To the OP: I think you may be able to take advantage of the following observations (easy to miss, and often used, but until you do it, you won't learn it's possible):
  • I2C communication can be done, with appropriate bit-banging code support, on any pair of digital I/O lines. I repeat, ANY PAIR of digital I/O lines. Reference: Bit Banging I2C by Hand and a bit-banging code sample (you may have to search for bit-banging code that fits your development environment, if this doesn't match, but if you are a decent programmer, you can follow the code example shown)
  • Using the bit-banging method, if you wanted to use many N (N = tens or hundreds of pins from an FPGA device) you could poll/interrogate/program N/2 number of I2C devices) all referenced to any number of internal clocks (that you control from the the FPGA code).
  • So a possible low-complexity answer to your question : Obtain an FPGA board or select a FPGA device that has a huge number of GPIO pins, and then layout the schematic such that each I2C sensor has its own FPGA-I2C matched pair pins (same length, same route, same voltage, same polarity, etc.)
  • Thought for the day, if each sensor has individual I2C lines, you could program some of the clocks that drive the individual I2C devices on that particular bus to communicate at different frequencies and thus allow for the possibility of coarsely synchronizing the query/arrival of the individual sensor data cycle at the FGPA core.
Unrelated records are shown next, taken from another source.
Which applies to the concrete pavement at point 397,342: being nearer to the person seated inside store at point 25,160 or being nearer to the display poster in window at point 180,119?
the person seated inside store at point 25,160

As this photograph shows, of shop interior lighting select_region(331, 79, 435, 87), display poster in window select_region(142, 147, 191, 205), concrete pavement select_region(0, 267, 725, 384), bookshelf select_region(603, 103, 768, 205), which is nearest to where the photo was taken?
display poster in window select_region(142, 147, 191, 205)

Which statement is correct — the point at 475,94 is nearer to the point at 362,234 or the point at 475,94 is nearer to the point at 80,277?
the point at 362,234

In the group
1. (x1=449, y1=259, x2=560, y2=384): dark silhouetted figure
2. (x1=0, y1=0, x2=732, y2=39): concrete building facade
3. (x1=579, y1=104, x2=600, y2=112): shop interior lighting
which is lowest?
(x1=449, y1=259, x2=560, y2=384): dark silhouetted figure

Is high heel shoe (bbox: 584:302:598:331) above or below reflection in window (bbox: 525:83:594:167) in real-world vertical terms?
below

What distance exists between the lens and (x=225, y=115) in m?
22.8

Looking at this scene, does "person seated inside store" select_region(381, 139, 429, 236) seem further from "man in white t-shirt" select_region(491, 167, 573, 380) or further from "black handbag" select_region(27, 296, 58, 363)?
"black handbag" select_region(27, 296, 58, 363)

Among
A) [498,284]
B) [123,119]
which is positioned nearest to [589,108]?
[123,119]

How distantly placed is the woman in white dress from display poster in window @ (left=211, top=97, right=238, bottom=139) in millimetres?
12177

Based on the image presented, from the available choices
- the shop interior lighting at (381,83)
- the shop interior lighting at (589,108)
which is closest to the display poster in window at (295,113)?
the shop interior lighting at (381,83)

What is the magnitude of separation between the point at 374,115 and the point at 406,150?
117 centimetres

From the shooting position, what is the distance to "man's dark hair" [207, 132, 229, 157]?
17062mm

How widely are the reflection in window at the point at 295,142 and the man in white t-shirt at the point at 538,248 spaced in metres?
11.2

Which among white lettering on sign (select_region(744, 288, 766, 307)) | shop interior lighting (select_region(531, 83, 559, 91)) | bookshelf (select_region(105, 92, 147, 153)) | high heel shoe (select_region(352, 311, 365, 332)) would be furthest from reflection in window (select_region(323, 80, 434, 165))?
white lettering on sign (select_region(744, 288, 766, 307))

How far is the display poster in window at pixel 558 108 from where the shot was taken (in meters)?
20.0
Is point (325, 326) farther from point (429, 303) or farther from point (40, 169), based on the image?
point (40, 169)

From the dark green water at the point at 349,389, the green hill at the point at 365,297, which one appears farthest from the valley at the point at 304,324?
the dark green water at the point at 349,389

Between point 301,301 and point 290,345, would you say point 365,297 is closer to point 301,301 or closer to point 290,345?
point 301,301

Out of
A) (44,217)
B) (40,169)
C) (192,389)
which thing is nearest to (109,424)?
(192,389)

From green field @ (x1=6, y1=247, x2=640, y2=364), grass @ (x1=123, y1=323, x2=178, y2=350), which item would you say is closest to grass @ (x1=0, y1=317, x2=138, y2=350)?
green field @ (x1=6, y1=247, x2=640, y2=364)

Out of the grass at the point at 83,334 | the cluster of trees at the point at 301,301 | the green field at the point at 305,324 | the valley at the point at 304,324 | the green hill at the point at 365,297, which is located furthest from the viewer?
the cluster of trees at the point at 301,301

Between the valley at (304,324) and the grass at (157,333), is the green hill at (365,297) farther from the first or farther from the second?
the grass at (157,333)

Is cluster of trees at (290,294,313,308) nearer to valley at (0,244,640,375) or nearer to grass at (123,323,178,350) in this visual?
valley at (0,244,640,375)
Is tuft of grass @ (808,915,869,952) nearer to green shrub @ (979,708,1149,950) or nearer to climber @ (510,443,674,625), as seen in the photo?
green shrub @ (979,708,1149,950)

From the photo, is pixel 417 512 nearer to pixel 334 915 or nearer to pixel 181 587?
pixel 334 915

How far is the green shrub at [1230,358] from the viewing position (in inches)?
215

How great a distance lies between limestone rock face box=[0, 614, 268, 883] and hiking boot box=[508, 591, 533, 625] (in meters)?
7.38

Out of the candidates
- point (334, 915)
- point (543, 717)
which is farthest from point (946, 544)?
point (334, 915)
This would allow banks of sensors to report in a particular cadence (sequence) or trigger internal functions based upon certain events if you are doing some sort of non-circular array.
  • The above is not useful if you chain I2C devices to a common bus as the Nth I2C device will have different timing parameters than the N-1th I2C device and so forth with the same clock.
  • I realize your overall design goals could be different, but it should be easy to define in a Vivado type tool and then run Simulation to see what happens with probes.
 

n3rdx

Joined Jan 29, 2021
5
and thus allow for the possibility of coarsely synchronizing the query/arrival of the individual sensor data cycle at the FGPA core
And for the fine synchronization, I would suggest you specify the timing correction factors for each individual I2C bus to your FPGA IP Core location (within the FPGA device itself) using the FPGA timing constraints file. That will cause the synthesis/implementation/place algorithms to attempt to reroute the device-internal pathways for each individual I2C bus so that they pass timing constraints, and ensure the data sought arrives at the IP Core within the acceptable timing error window. At least, that is what I think is possible - not having done it myself, but I do want to do it now that I have thought about it.